得られたポリビニルピロリドン水溶液の物性を測定したところ、固形分が29.5重量%、K値が14.2、色相(5%APHA)が30、アンモニア含有量がポリビニルピロリドンに対して169ppmであった。また、得られたポリビニルピロリドン水溶液を80℃で24時間静置した後の色相(5%APHA)が50であった。
【0061】
〔比較例1〕
反応装置に、0.025%硫酸銅(II)・5水和物水溶液0.6重量部と水1200重量部を仕込み、80℃まで昇温した。80℃を維持しながら、N−ビニル−2−ピロリドン600重量部と25%アンモニア水4.8重量部と水79.8重量部を混合したもの、および、35%過酸化水素水68.3重量部を、それぞれ180分かけて滴下した。

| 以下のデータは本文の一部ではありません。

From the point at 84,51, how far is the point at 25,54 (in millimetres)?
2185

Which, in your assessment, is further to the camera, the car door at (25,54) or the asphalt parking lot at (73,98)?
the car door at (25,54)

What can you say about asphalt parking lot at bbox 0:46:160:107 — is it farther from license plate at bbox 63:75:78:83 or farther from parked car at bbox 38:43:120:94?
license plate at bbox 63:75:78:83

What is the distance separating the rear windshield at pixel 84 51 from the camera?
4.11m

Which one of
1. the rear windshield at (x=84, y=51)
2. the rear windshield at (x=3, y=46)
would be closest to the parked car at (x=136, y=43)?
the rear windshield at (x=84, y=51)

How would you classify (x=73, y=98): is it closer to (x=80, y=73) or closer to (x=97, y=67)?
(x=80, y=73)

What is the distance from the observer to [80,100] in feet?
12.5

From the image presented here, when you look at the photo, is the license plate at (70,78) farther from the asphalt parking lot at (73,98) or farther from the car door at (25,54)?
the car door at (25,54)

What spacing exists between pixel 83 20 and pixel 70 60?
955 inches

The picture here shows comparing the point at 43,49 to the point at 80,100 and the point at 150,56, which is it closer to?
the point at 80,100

反応開始3時間後に、25%アンモニア水1.2重量部を添加した。さらに反応開始3時間後から1時間間隔で、35%過酸化水素水6重量部を均等に分割添加した。
反応開始から9時間後、得られたポリビニルピロリドン水溶液の物性を測定したところ、固形分が29.8重量%、K値が14.5、色相(5%APHA)が30、アンモニア含有量がポリビニルピロリドンに対して2468ppmであった。

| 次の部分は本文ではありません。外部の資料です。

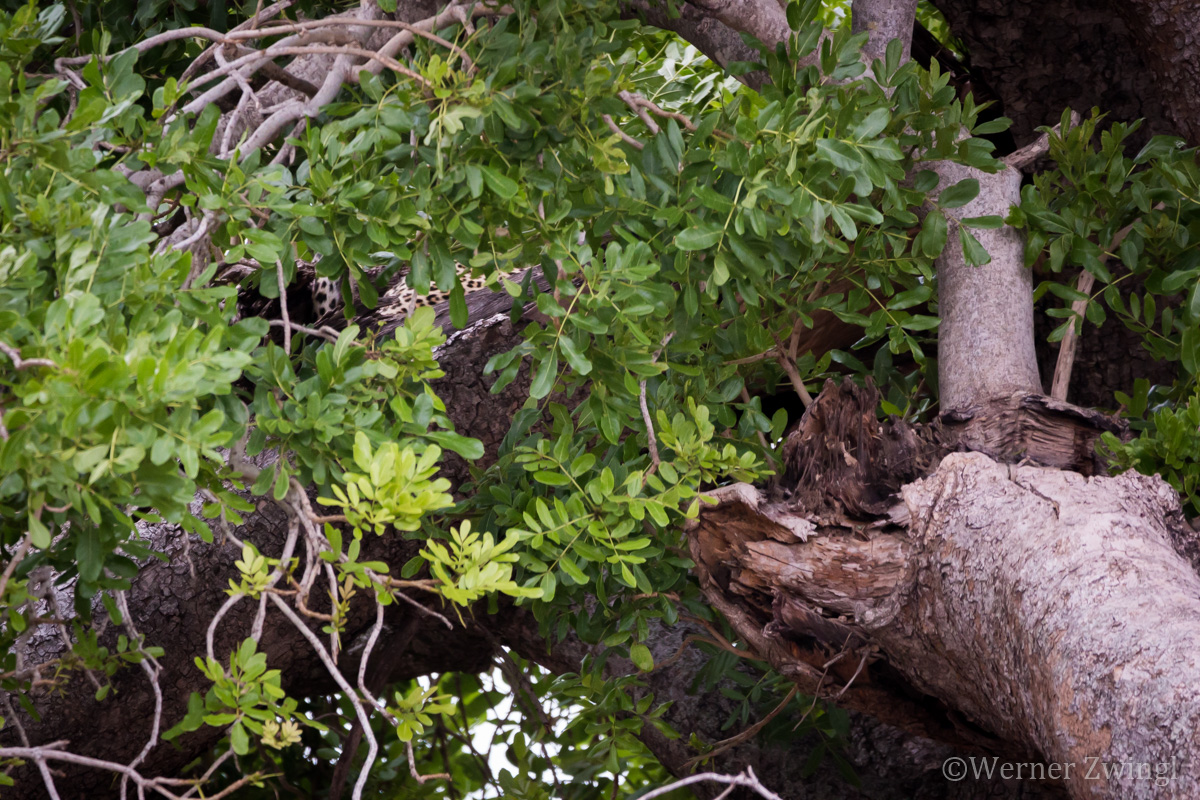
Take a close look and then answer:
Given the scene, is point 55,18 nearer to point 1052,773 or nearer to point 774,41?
point 774,41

得られたポリビニルピロリドン水溶液を80℃で24時間静置した後の色相(5%APHA)が160であった。
【産業上の利用可能性】
【0062】
本発明の製造方法によって得られるビニルピロリドン重合体は、例えば、化粧品、医農薬中間体、食品添加物、感光性電子材料、粘着付与剤などの用途や、種々の特殊工業用途に用いることができる。

【特許請求の範囲】
【請求項1】
過酸化水素、金属触媒、アンモニアおよび/またはアミン化合物の存在下で、ビニルピロリドンを含む単量体成分の重合反応を行い、ポリビニルピロリドンを製造する方法であって、該重合反応中および/または該重合反応後に陽イオン交換樹脂によって処理を行う、ポリビニルピロリドンの製造方法。
【請求項2】
前記重合反応中における陽イオン交換樹脂による処理が、前記単量体成分の重合反応が行われている反応容器中への該陽イオン交換樹脂の添加である、請求項1に記載の製造方法。
【請求項3】
前記重合反応後における陽イオン交換樹脂による処理が、前記重合反応後に得られる反応溶液と該陽イオン交換樹脂との接触である、請求項1に記載の製造方法。
【請求項4】
得られるポリビニルピロリドンのフィケンチャー法によるK値が70以下である、請求項1から3までのいずれかに記載の製造方法。